Let $X, Y$ be Hilbert spaces and $A\in L(X,Y)$ be a bounded linear map. Let $\{ R_t\}_t$ a family of functions $Y \rightarrow X$ and $\gamma: \mathbb{R}_+\times Y\rightarrow \mathbb{R}_+$ with the property $$\sup\{||A^+g-R_{\gamma(\epsilon,z)}z||, g \in \text{domain}(A^+), ||g-z||\leq \epsilon\}=:h(\epsilon) \rightarrow 0$$
where $A^+$ is the Moore-Penrose pseudoinverse.
Is it then true that $A^+$ is continuous?
I would say yes, as if we take $g_n\rightarrow g$ in $\text{domain}(A^+)$, one can trivially write, for $\epsilon_n := ||g_n-g||$ $$||A^+g-A^+g_n||\leq ||A^+g-R_{\gamma(\epsilon_n,g_n)}g_n|| +||R_{\gamma(\epsilon_n,g_n)}g_n-A^+g_n||\\\leq h(\epsilon_n)+h(0)=h(\epsilon_n)\rightarrow0$$
Is this reasoning correct/is my claim correct?
Your proof is correct, however the definition of the regularizing family is different than usually.

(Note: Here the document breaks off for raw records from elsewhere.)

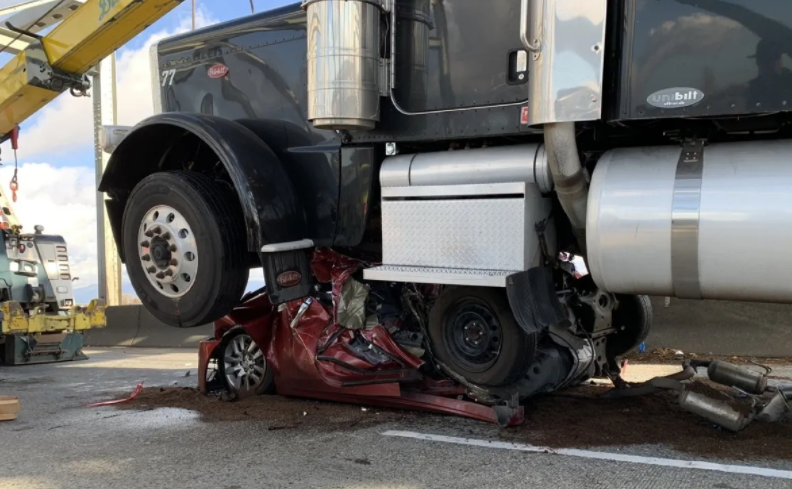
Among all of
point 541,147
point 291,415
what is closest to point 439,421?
point 291,415

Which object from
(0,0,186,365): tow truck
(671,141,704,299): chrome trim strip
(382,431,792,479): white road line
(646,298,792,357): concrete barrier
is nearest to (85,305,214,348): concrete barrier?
(0,0,186,365): tow truck

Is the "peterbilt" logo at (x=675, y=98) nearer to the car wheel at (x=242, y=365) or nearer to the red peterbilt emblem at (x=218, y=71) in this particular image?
the red peterbilt emblem at (x=218, y=71)

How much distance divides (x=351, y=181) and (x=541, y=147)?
4.01ft

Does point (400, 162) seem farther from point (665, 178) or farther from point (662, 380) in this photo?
point (662, 380)

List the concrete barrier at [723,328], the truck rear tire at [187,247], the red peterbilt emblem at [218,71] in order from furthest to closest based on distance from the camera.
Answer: the concrete barrier at [723,328] < the red peterbilt emblem at [218,71] < the truck rear tire at [187,247]

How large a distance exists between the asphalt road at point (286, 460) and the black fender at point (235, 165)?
117 cm

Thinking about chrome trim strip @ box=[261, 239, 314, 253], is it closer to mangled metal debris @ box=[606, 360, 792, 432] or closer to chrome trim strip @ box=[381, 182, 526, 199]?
chrome trim strip @ box=[381, 182, 526, 199]

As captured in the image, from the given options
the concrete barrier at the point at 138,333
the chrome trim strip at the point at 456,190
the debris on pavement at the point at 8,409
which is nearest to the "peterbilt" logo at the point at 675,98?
the chrome trim strip at the point at 456,190

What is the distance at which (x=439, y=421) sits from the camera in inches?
175

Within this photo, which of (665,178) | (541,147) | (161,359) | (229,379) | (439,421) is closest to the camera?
(665,178)

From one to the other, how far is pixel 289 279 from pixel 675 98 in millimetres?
2409

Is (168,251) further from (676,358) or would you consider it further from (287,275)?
(676,358)

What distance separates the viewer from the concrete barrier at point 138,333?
11.0 m

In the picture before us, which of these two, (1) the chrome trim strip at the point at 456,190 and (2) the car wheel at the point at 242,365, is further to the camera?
(2) the car wheel at the point at 242,365
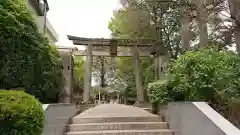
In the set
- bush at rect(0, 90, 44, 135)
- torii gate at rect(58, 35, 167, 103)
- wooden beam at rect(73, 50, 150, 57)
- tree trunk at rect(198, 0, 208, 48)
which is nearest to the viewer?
bush at rect(0, 90, 44, 135)

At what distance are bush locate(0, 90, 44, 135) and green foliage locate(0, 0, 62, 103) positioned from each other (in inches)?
97.3

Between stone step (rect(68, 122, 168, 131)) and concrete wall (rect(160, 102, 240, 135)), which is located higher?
concrete wall (rect(160, 102, 240, 135))

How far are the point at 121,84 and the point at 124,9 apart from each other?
34.3 ft

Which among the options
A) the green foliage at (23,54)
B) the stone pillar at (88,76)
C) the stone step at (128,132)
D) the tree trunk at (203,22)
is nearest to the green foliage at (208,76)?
the stone step at (128,132)

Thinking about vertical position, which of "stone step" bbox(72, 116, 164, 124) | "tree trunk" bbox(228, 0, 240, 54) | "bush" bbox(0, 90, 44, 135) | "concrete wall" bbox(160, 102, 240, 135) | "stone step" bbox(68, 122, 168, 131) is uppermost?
"tree trunk" bbox(228, 0, 240, 54)

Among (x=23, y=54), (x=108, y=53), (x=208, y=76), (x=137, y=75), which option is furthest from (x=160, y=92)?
(x=108, y=53)

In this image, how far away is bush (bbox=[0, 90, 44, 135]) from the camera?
356 centimetres

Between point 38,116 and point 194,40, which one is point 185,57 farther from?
point 194,40

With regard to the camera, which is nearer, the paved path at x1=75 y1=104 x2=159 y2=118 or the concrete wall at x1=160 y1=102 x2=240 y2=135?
the concrete wall at x1=160 y1=102 x2=240 y2=135

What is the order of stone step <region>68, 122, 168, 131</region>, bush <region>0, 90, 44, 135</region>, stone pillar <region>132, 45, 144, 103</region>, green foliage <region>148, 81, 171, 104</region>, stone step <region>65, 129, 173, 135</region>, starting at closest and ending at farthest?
bush <region>0, 90, 44, 135</region>
stone step <region>65, 129, 173, 135</region>
stone step <region>68, 122, 168, 131</region>
green foliage <region>148, 81, 171, 104</region>
stone pillar <region>132, 45, 144, 103</region>

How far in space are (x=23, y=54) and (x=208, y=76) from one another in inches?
137

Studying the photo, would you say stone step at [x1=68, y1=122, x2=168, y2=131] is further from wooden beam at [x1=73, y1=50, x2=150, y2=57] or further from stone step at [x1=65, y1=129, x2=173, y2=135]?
wooden beam at [x1=73, y1=50, x2=150, y2=57]

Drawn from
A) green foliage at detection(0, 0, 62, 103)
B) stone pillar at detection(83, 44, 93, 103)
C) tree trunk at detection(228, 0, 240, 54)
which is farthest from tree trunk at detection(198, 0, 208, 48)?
stone pillar at detection(83, 44, 93, 103)

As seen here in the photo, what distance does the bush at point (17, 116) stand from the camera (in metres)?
3.56
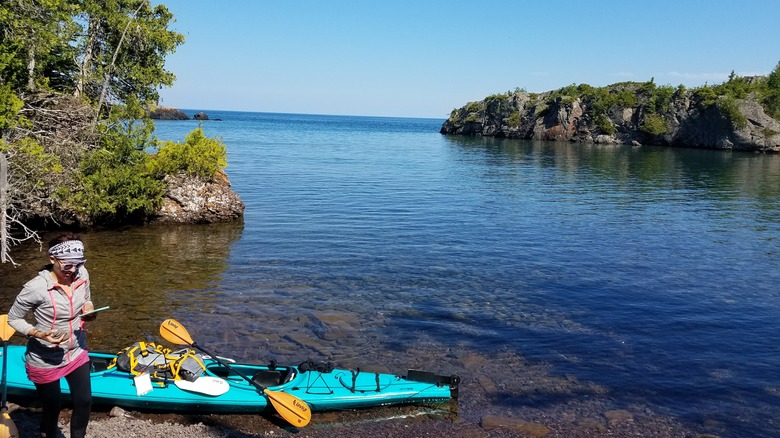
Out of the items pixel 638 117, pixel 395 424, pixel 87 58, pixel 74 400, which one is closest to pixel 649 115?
pixel 638 117

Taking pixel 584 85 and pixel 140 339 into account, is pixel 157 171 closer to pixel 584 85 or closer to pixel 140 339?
pixel 140 339

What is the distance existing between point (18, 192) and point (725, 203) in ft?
122

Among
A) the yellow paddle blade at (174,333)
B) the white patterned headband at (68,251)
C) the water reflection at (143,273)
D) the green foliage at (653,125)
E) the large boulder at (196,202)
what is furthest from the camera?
the green foliage at (653,125)

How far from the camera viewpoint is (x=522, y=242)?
24.2m

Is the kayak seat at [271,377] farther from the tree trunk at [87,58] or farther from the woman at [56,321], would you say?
the tree trunk at [87,58]

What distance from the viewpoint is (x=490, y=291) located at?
57.1 ft

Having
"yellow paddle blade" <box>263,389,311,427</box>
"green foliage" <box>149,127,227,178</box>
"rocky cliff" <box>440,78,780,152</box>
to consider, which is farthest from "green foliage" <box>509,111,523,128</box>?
"yellow paddle blade" <box>263,389,311,427</box>

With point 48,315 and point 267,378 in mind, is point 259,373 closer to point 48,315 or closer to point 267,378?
point 267,378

I found the following definition in the book by Rieder [Keine Probleme mit inversen Problemen (in German)] Def 3.1.1: $$ \forall g\in D(A^\dagger): \ \sup\{ \|A^\dagger g - R_{(\cdots)}(z): \ \|z-g\|_Y\le \epsilon\} \to 0 \quad \text{ for } \epsilon\to 0. $$ You wrote $$\ \sup\{ \|A^\dagger g - R_{(\cdots)}(z): \ g\in D(A^\dagger),\ \|z-g\|_Y\le \epsilon\} \to 0 \quad \text{ for } \epsilon\to 0, $$ which is much stronger, as it implies continuity of $A^\dagger$.